We have underfunded pension and other postretirement benefit obligations to certain of our associates and retirees in the UK, in particular through the HRG Pension Scheme, under which we have funding obligations. We also have limited underfunded and/or unfunded pension and other postretirement benefit obligations in Germany, Italy, France, Switzerland, Mexico and Taiwan. Our ability to satisfy the funding requirements associated with our pension and other postretirement benefit obligations to our employees and retirees will depend on our cash flows from operations and our ability to access credit and the capital markets. The funding requirements of these benefit plans and the related expense reflected in our consolidated financial statements are affected by several factors that are subject to an inherent degree of uncertainty and volatility, including government regulation.

Key assumptions used to value our benefit obligations and the cost of providing such benefits under all of our defined benefit plans, funding requirements and expense recognition include the discount rate, the expected long-term rate of return on pension assets, and assumptions underlying actuarial methods. If the actual trends in these factors are less favorable than our assumptions, we may need to contribute cash to fund our obligations under these plans, thereby reducing cash available to fund our operations or service our debt, which could have an adverse effect on our business, financial condition and results of operations. As of March 31, 2022, our unfunded/underfunded pension obligations were $316 million. Further declines in the value of the plan investments or unfavorable changes in law or regulations that govern pension plan funding could materially change the timing and amount of required funding.

Under the UK Pensions Act 2004, the Pensions Regulator in the UK may issue a contribution notice or a financial support direction to any employer in the HRG Pension Scheme or any person who is connected with or is an associate of any such employer. The Pensions Regulator must satisfy a number of prescribed statutory tests in order to do so. The terms “associate” and “connected person” are broadly defined in the relevant legislation and could cover our significant shareholders and others deemed to be shadow directors under the legislation.

Liabilities imposed under a contribution notice or financial support direction may be up to the amount of the buy-out deficit in the HRG Pension Scheme.
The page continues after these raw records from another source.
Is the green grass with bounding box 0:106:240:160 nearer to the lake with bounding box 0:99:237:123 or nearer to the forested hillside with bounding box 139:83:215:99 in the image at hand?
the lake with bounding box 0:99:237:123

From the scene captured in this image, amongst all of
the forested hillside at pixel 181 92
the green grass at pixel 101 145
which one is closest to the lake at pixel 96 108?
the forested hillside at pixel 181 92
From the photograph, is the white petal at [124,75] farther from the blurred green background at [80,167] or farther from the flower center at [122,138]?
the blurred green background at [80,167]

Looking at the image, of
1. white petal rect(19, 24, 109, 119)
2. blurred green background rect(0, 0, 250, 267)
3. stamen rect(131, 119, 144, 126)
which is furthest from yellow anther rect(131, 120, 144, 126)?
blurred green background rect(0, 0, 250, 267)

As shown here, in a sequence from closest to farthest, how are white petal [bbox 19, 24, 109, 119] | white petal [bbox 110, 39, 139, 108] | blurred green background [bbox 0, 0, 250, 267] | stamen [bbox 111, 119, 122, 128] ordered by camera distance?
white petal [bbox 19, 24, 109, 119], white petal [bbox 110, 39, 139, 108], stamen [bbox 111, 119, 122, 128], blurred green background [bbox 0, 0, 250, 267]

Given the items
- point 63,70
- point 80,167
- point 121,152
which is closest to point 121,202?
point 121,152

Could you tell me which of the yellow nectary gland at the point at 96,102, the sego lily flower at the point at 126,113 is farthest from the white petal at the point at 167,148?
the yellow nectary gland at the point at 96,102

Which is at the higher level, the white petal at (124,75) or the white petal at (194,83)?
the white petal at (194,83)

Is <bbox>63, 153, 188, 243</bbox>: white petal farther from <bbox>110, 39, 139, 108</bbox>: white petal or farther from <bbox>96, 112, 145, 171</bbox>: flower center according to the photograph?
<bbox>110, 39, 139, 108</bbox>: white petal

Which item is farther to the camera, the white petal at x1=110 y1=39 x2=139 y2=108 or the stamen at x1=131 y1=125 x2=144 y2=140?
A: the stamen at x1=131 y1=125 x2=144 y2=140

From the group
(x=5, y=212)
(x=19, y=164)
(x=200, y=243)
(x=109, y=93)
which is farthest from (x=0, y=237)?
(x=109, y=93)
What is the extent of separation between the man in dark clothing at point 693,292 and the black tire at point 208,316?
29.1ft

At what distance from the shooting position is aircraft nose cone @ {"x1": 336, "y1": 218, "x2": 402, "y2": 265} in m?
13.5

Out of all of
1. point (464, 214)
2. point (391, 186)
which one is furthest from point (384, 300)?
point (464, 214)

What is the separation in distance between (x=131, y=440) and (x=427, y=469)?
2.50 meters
Under the arrangements with the trustees of the HRG Pension Scheme, an actuarial valuation of the assets and liabilities of the scheme is undertaken every three years in order to determine cash funding rates. When a valuation is calculated, the funding position is affected by the financial market conditions at the valuation date. If the returns on the assets are lower than expected over the period to the next valuation, or a lower future investment return assumption is adopted at the next valuation, the deficit would likely increase, potentially leading to a higher level of future deficit payments.

A decline in the liability discount rate, lower-than-expected investment return on pension assets and other factors could affect our results of operations or amount of pension funding contributions in future periods.

Our results of operations may be negatively affected by the amount of expense we record for our pension and other post-retirement benefit plans, reductions in the fair value of plan assets and other factors. We calculate income or expense for our plans using actuarial valuations in accordance with GAAP.

These valuations reflect assumptions about financial market and other economic conditions, which may change based on changes in key economic indicators. The most significant year-end assumptions used to estimate pension or other post-retirement benefit income or expense for the following year are the discount rate applied to plan liabilities and the expected long-term rate of return on plan assets. In addition, we are required to make an annual measurement of plan assets and liabilities, which may result in a significant charge to shareholders’ equity. For a discussion regarding how our financial statements can be affected by pension and other post-retirement benefits, see note 16 to our consolidated financial statements included elsewhere in this prospectus. Although GAAP expense and pension funding contributions are impacted by different regulations and requirements, the key economic factors that affect GAAP expense would also likely affect the amount of cash or securities we would contribute to the pension plans.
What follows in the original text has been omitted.